De acuerdo con el antropólogo Pablo Mondragón, la confianza podría entenderse de forma muy resumida como “una serie de mecanismos simbólicos de aceptación o negación de algo o alguien”. Parafraseando su acepción, consistiría en ese dispositivo innato anteriormente referido que promueve o limita la adhesión a nuestra esencia cooperativa o social, así como al reconocimiento de pertenecer a una tribu basado en principios de “ser digno”, sin importar que el propósito ulterior sea el de un grupo de voluntarios de la Cruz Roja en la actualidad o los ejércitos del imperio persa en su tiempo. El dispositivo funcionaría igual, indistinto de los fines. Otro aspecto curioso del cómo funciona la confianza lo experimentamos regularmente al subirnos a un elevador cuyos niveles de seguridad no conocemos, al consumir alimentos a un expendedor cuya cosecha y/o elaboración no supervisamos e incluso al relatar aspectos de nuestra intimidad a otro individuo, sobre la base justamente de la confianza que nos confiere entenderlo como familiar, amigo o reconocido.

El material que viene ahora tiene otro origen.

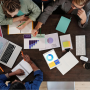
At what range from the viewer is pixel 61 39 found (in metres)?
1.20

El punto en común de estos tres ejemplos es que escapará de nuestro control el resultado de la acción que emprendemos, por lo que no nos queda de otra más apostar en la gran arena de la confianza, basado en la probabilidad de ocurrencia de cada fenómeno según la evidencia disponible y también por un asunto meramente existencial de economía en la toma de decisiones.
¿Estamos ante una crisis de la confianza?
Tras toda esta revisión, en pleno siglo XXI nos encontramos en una coyuntura repleta de numerosos desafíos, que confrontan de plano “la llamada” original de nuestros genes y su ejercicio de la confianza ante ciertos avances inéditos, hechos insólitos o medidas deliberadas que encubren intereses particulares. La pandemia del Covid-19 y sus consecuencias, el surgimiento de la inteligencia artificial generativa y hasta la desclasificación de presunta vida extraterrestre ponen a prueba la confianza de multitudes en esas instituciones que por años han sido referentes. Entes gubernamentales, medios de comunicación e incluso universidades, por mencionar algunos, hoy generan distintos tipos de información que podrían estar minando la capacidad de las personas de creer en lo que ven. Las potenciales herramientas para falsear la realidad por parte de grupos de interés con el objetivo de ofrecer narraciones que se posicionen en el imaginario colectivo de sociedades altamente consumistas e inmediatistas como las que habitamos, traería consecuencias peligrosas en nuestros dispositivos y sistemas de creencias, en especial de aquellos menos inclinados hacia la duda y el cuestionamiento, haciendo que los relatos fantásticos o distópicos encontraran terreno fértil en nuestra realidad. Será acaso el reto del hombre de antaño, más cercano a la filosofía que a la ficción, el encontrar un antídoto a esta crisis de la confianza que se avecina, manteniendo vigente la Alegoría de la Caverna platónico y transformándose en ese primer homo-erectus que dio el salto de fe, contra todo pronóstico, por la supervivencia.